Dr. Lipshitz would like you to think so, and he certainly doesn't believe anything I have ever had to say on the subject. However, what is the point then, of pursuing audio, if you can't hear the difference?
In the end, I just have to trust my ears, and TRY to correlate what I hear with whatever measurements I can make, and trust myself for the rest. Works for me.
And the corollary, if it's not there, then Muntz it. You certainly need to make a difference to survive. It's understandable.
OK, on to a practical problem. Since most of us are stuck with 2SK170/2SJ74 pairs for complimentary design I had a question about adjusting for residual evens due to inevitable mismatch. The two circuits in my picture have identical noise, gm, and small signal transfer function (distortion with ideal matched compliments).
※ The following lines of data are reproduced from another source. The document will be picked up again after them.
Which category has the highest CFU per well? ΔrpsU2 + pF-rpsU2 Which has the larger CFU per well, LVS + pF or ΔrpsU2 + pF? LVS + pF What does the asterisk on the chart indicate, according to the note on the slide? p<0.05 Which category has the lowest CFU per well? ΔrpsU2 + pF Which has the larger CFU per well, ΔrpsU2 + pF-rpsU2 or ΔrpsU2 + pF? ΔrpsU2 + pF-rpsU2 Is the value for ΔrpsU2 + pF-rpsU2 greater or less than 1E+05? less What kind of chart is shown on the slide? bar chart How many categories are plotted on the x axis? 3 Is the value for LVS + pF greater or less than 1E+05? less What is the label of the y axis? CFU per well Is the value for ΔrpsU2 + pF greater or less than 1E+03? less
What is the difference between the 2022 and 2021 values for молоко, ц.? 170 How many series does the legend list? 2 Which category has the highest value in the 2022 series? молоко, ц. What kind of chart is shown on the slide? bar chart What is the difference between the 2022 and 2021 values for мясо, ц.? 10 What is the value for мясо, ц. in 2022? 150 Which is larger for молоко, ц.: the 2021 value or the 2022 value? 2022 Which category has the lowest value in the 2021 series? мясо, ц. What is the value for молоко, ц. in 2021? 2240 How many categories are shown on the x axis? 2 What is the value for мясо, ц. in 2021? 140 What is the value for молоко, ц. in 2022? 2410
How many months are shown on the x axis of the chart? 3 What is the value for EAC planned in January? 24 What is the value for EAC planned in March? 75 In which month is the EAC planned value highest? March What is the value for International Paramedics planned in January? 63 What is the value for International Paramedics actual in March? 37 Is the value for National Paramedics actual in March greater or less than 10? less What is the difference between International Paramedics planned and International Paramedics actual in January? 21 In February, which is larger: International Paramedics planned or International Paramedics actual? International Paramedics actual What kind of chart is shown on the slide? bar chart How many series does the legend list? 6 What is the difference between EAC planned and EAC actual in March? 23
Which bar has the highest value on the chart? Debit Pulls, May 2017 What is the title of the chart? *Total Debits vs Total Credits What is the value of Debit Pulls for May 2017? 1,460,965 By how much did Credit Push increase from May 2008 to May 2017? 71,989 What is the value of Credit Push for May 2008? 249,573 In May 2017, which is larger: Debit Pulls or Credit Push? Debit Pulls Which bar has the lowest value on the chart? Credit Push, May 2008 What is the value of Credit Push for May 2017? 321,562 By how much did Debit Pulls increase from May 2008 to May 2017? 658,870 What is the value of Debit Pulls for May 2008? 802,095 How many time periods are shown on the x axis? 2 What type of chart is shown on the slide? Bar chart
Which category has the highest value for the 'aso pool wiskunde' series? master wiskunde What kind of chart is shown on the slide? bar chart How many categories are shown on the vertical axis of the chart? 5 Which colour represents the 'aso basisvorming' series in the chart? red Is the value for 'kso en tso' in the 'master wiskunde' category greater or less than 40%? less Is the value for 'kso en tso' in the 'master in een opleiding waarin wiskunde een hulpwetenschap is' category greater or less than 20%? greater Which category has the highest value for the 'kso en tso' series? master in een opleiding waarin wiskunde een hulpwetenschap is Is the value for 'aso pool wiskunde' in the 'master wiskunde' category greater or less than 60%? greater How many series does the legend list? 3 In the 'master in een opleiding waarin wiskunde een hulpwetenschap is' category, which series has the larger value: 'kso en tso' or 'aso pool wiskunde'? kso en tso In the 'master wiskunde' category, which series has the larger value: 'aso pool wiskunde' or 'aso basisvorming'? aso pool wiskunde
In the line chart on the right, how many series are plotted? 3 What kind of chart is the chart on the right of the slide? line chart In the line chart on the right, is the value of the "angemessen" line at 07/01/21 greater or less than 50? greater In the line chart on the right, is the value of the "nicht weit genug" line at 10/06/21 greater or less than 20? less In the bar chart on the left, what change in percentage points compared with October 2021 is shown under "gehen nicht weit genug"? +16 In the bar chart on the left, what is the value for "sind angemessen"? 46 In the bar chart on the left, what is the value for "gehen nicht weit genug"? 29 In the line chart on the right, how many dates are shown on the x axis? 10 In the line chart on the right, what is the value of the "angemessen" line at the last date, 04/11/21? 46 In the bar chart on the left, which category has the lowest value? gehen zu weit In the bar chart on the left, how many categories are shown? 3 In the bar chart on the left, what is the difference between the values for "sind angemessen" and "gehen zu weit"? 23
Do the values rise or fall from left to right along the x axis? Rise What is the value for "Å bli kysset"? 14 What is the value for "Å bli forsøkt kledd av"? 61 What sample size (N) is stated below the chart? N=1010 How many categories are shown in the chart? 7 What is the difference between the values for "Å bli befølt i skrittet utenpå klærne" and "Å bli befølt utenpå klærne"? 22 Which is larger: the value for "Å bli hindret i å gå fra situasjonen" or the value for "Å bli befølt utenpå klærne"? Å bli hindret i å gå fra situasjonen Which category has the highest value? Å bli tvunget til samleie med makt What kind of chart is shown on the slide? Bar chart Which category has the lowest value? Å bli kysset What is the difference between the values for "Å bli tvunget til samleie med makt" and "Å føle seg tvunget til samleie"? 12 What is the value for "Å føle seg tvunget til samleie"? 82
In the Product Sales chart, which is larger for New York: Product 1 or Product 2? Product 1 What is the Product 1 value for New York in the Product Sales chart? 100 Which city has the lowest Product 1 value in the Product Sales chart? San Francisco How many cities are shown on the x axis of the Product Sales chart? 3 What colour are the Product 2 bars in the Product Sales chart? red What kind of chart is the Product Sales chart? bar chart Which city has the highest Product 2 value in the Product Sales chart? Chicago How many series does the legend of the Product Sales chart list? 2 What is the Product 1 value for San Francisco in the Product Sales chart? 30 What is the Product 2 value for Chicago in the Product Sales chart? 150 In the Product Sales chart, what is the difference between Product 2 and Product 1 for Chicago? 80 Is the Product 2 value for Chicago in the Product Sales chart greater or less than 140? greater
The circuit on the left however allows easy trim (by adjusting R6/R11) for seconds with minimal offset voltage implications.
I’m not showing the rest of the circuit for now but sims give me a tolerance of +-10% on Idss match for very little performance degradation as long as one is willing to do two interactive trims.
BTW the "rest of the circuit" uses all four currents equally so the input is used in a completely complimentary fashion.
I’m not showing the rest of the circuit for now but sims give me a tolerance of +-10% on Idss match for very little performance degradation as long as one is willing to do two interactive trims.
BTW the "rest of the circuit" uses all four currents equally so the input is used in a completely complimentary fashion.